Guest McLeodLot65 Posted November 24, 2017 Report Posted November 24, 2017 And even if I can't have a little, I can still talk to littles for a brief interval here and there, and that's usually the best part of my day. 1
Guest SUeB Posted November 24, 2017 Report Posted November 24, 2017 This has nothing to do with ddlg. You don't have time for a relationship full stop, by the sounds of it. So if you can't make time to develop one, i would say wait til you can. It's unfair to start something with a potential partner, then find you can't give her any of your time or attention. But on the other hand, it's the same principle as people saying they don't have time to exercise. If it's important to you, you don't simply HAVE time, you MAKE time. 2
Guest Andyy95 Posted November 24, 2017 Report Posted November 24, 2017 (edited) This has nothing to do with ddlg. You don't have time for a relationship full stop, by the sounds of it. So if you can't make time to develop one, i would say wait til you can. It's unfair to start something with a potential partner, then find you can't give her any of your time or attention. But on the other hand, it's the same principle as people saying they don't have time to exercise. If it's important to you, you don't simply HAVE time, you MAKE time.Once agai Once again SUeB is right on the money. I used to think that cause of my hectic scheduel (work 6 days a week, university, language courses and so on), it's unfair of me to have a sub cause I simply wouldn't have the time to give her the attention she deserves. But C'mon, those are just excusses. U can ALWAYS make time for your partner, you simply choose not to cause of one reason or the other and then use ur lack of time as an excusse. The way I see it you are in the same sittuation as me, so let me tell you what works for me: I need someone as independent as I am, someone that isnt the obsessive type (like sends you a text every 2 minutes and cries how she misses you), someone that is wholeheartedly in the bdsm lifestyle and understands it. I want the person to have a life of her own , be it work, university or anything along those lines. In short I need a mature person that can relate to my hectic sittuation, but is willing to create time for US whenever she can. I'm not saying I don't want the person to be clingy, I'm just saying that I don't want someone that has nothing better to do then text me all day. I need someone with that has a life of her own, that she puts a lot of effort and energy into it, ambitions of her own and so on. I admire that about people and am like that as well, so ofcourse I'd like my significant other to relate to me in that aspect. Edited November 24, 2017 by Andyy95 1
Guest McLeodLot65 Posted November 25, 2017 Report Posted November 25, 2017 The original question still stands, though - granting the assumption that someone can't be a daddy right now, but really wants to be in that role...how does that person deal with their feelings of sadnes/frustration/whatever? Ie me. I can't be a daddy for other reasons, but I want to. How do I deal with those feelings?

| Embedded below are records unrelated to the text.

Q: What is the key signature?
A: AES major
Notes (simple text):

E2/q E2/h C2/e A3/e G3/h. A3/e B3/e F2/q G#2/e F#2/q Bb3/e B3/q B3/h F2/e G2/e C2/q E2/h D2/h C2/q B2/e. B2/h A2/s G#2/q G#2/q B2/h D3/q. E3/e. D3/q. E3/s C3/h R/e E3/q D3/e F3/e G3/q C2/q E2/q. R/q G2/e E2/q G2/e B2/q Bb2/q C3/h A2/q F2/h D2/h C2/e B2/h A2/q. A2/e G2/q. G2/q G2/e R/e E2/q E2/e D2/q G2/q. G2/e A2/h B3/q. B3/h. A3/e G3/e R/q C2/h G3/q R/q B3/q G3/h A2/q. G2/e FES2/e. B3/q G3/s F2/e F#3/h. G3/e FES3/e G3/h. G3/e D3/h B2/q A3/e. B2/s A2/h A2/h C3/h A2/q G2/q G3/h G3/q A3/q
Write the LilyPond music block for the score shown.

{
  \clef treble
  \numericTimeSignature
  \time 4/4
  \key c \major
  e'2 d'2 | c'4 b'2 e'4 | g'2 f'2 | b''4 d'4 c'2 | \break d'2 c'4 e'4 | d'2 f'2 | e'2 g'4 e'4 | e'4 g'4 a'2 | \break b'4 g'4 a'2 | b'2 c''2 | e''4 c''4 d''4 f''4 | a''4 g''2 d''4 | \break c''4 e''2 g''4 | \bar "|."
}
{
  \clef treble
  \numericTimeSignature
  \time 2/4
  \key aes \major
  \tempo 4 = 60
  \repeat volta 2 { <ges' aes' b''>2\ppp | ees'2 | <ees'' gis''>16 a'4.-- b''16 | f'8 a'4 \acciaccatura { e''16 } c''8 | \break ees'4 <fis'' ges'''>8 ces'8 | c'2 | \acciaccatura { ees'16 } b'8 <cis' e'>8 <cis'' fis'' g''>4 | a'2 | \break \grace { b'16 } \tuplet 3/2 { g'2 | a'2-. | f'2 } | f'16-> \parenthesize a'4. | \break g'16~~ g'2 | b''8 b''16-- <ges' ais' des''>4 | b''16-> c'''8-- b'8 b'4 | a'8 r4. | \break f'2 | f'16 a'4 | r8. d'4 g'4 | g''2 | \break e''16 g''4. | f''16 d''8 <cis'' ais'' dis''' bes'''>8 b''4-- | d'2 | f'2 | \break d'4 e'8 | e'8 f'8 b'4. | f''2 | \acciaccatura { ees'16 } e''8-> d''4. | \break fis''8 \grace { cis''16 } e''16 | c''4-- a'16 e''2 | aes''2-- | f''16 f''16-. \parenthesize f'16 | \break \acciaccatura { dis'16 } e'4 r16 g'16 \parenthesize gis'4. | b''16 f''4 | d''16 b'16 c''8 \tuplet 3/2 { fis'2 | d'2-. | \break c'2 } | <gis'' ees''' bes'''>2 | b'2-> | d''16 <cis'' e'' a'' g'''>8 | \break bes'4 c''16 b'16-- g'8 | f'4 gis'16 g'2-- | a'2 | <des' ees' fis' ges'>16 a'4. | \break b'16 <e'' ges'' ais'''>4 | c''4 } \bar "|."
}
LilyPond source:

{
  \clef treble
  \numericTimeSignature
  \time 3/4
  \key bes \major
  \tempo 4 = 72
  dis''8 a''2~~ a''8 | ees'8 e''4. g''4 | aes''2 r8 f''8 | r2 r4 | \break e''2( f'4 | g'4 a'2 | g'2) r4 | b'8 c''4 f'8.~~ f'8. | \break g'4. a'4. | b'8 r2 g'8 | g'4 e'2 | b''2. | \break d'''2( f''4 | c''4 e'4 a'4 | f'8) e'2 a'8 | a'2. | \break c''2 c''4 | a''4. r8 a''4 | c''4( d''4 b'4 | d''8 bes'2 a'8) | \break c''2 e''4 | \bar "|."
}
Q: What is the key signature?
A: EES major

Guest infinitecases Posted November 25, 2017 Report Posted November 25, 2017 Whilst you feel you have no time right now, if you happened to chance upon the little/kitten you've been looking for all along out of the blue, you would make time. It's probably not smart to go out looking for one right now, but things happen when you least expect them to, and if you really want something, there's always a way to make time for it. Your time might be split more between love and work, but the time you make for the former is a trade for a kind of happiness your work may never give you, so you can't really regret that!
Alice18 Posted November 28, 2017 Report Posted November 28, 2017 It’s a matter of priority. I can understand because I’m a bit of a workaholic too. An introvert, to boot! The hard part is managing your priorities. My motto in life is “if there’s a will, there’s a way!” If you want to be in a relationship, whether it’s ddlg or not, you have to invest some part of yourself in it too.